To be done:
a. Copy everything from "This article is" down to "for the projects." in the article on the MIT Media Lab's adult learning tools, putting "framework" in place of "scaffolding".
b. In the article on the MIT Media Lab's adult learning tools, under whose auspices did the May 2014 meeting at the Media Lab take place?

Text excerpt:
╔══

How the MIT Media Lab develops adult learning tools

By Taylor Bennett     Jan 15, 2015

Is This the Future of Adult Learning?

This article is part of the guide: Adult Learning: Building Paths to a Better Future.

How does the MIT Media Lab develop its adult learning tools? By envisioning them as scaffolding constructed to support learning, according to Juliana Nazare, Masters student at MIT and research assistant for the projects.

In May of 2014, under the auspices of the Joyce Foundation, a group of researchers, entrepreneurs and adult learning experts convened at the MIT Media Lab to discuss visions for the role of technology in the future of adult education. Several themes emerged around improving literacy and earning power for two groups of adult learners: those learning English for the first time, and those who have grown up speaking English, but may still struggle with literacy skills.

The primary themes focused on 1) the need to reframe adult learning from a perspective of learner autonomy and creativity, 2) the need to create alternative education pathways for adults that address constraints such as time, concern for family, and differences in motivation between child students and adult learners, and 3) the need for human support and mentorship.

With these guiding principles in mind and with a mission to make the information adult learners consume more intuitive and accessible --as opposed to addressing the curriculum itself-- researchers began strategizing ways to circumvent current barriers such as language and time, and putting learners in charge of their own education.

Three of roughly twenty-five initial ideas came to the forefront: Read Out Loud, Express Me, and Citizen Tutoring.

Families Learning Together

Read Out Loud, the most developed project to-date, was born out of conversations with adult learners about their motivations for improving literacy. In addition to improving employment and earning power, the majority felt a strong desire to actively engage in the education of their children, most of whom attend schools taught in English. Read Out Loud is a tool originally designed to take the simple educational activity of reading children’s books aloud and turn it into an opportunity for parents and children to learn together.

An interactive application, Read Out Loud allows the user to scan any book and view the text in English and any other language side by side, creating a sort of “cheat-sheet” that they can refer to while reading to their kids. Parents are able to engage in this important part of their children’s education and play the role of teacher, while engaging in learning themselves. The simple sentence structure and vocabulary typical of children’s books is excellent for improving literacy among children and does the same thing for parents.

Perhaps most importantly, Read Out Loud tackles one of the primary themes identified by experts: empowering learners to have agency and creativity in their own education. Since its inception this technology has evolved enough to tackle any sort of reading material, giving adult learners even more options for use of this tool. Users focus on relevant material, by choosing the stories they want to read to their children and selecting information integral to employment opportunities. Learners have autonomy over improving general skills as well as increasing earning potential. The next iteration of Read Out Loud may include the ability to scroll over words to see a definition or add words to a vocabulary list to refer to later.

╚══

Dataset records:
╔══

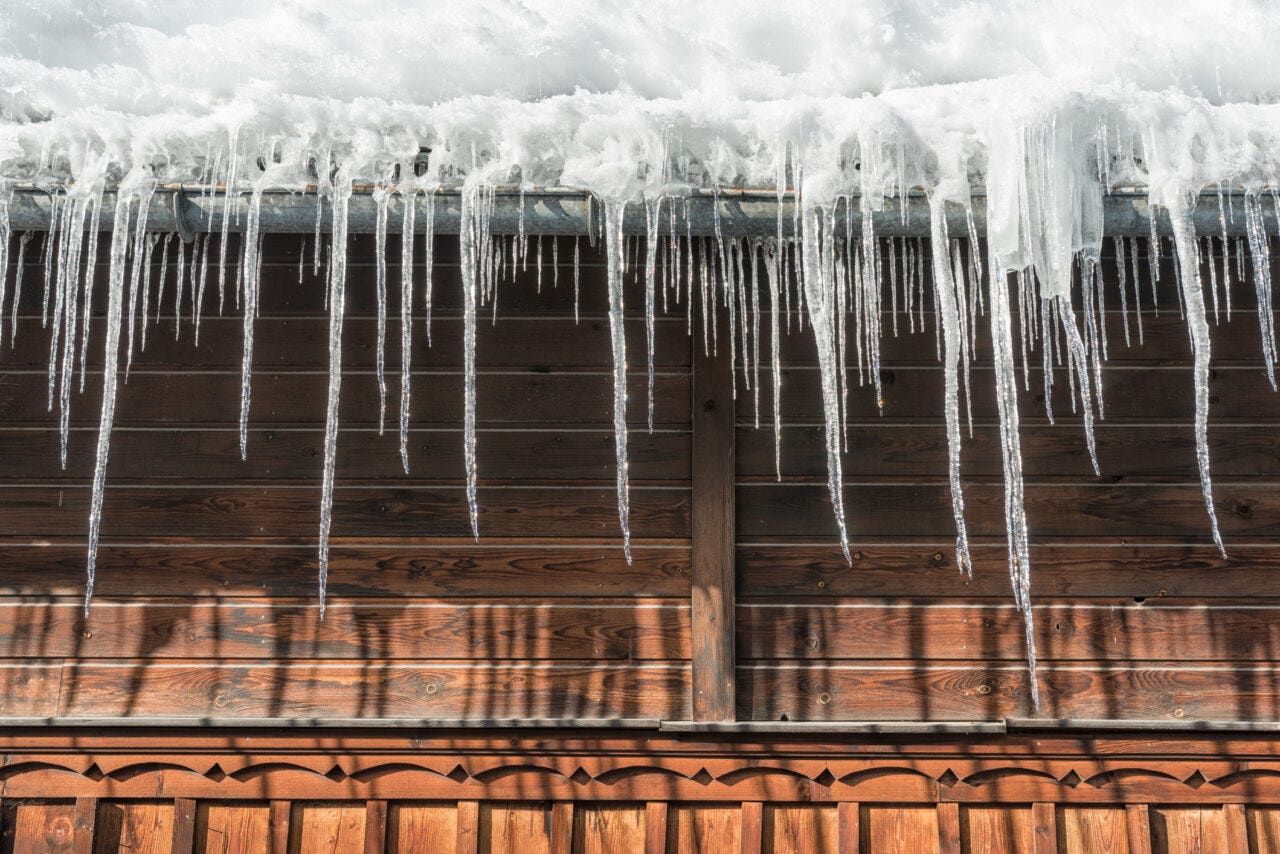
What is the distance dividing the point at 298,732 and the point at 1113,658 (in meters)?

╚══
╔══

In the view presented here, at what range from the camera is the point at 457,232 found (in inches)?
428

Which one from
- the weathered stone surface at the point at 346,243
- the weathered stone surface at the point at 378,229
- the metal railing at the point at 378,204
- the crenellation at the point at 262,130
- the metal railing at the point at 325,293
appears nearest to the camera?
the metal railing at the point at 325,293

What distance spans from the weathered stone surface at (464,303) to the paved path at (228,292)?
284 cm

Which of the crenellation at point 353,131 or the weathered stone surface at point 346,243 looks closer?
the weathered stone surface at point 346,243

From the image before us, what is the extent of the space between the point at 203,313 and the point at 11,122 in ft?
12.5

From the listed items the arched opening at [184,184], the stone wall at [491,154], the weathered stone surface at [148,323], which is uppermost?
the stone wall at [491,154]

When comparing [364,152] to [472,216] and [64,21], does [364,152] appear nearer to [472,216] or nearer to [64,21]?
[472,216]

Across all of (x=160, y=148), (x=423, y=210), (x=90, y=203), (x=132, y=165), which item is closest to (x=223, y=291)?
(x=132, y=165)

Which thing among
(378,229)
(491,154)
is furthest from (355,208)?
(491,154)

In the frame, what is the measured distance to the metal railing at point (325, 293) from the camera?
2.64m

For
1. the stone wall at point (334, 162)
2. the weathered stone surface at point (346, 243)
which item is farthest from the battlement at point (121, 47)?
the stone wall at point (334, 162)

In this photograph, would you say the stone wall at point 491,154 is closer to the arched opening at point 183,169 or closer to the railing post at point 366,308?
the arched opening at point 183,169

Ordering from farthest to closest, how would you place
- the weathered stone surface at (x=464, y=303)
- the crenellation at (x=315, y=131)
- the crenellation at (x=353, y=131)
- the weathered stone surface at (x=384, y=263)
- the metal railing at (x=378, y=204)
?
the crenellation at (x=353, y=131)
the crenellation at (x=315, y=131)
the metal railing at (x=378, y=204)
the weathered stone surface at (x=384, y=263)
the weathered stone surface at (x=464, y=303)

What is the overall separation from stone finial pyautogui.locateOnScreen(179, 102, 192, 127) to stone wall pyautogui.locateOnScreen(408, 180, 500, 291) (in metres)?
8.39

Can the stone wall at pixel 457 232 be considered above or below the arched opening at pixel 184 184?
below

╚══
╔══

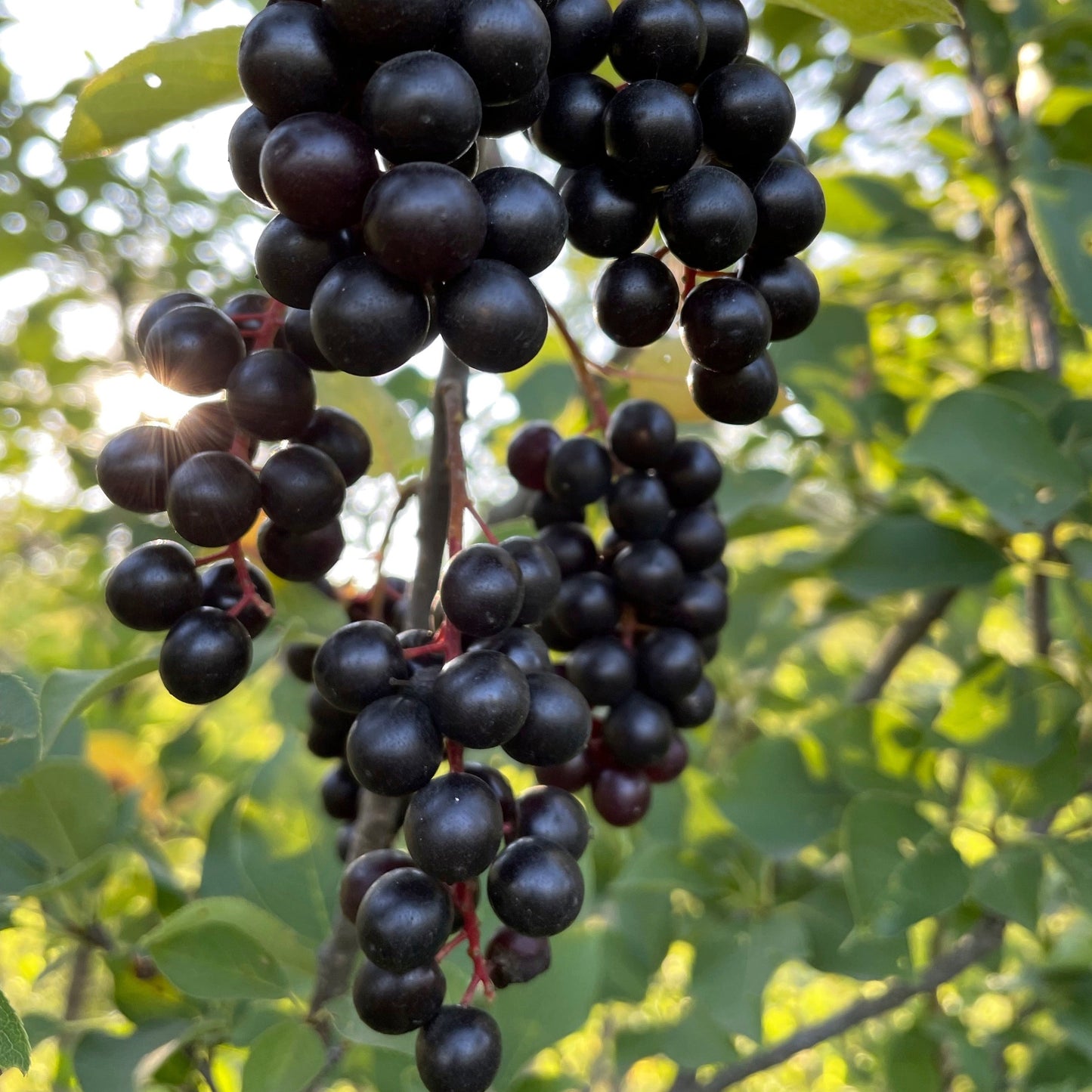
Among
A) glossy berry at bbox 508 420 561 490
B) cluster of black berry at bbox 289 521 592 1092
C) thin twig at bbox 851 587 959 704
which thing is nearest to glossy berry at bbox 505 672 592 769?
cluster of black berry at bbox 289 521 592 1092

╚══

Expected answers:
a.
This article is part of the guide: Adult Learning: Building Paths to a Better Future.

How does the MIT Media Lab develop its adult learning tools? By envisioning them as framework constructed to support learning, according to Juliana Nazare, Masters student at MIT and research assistant for the projects.

b. The Joyce Foundation.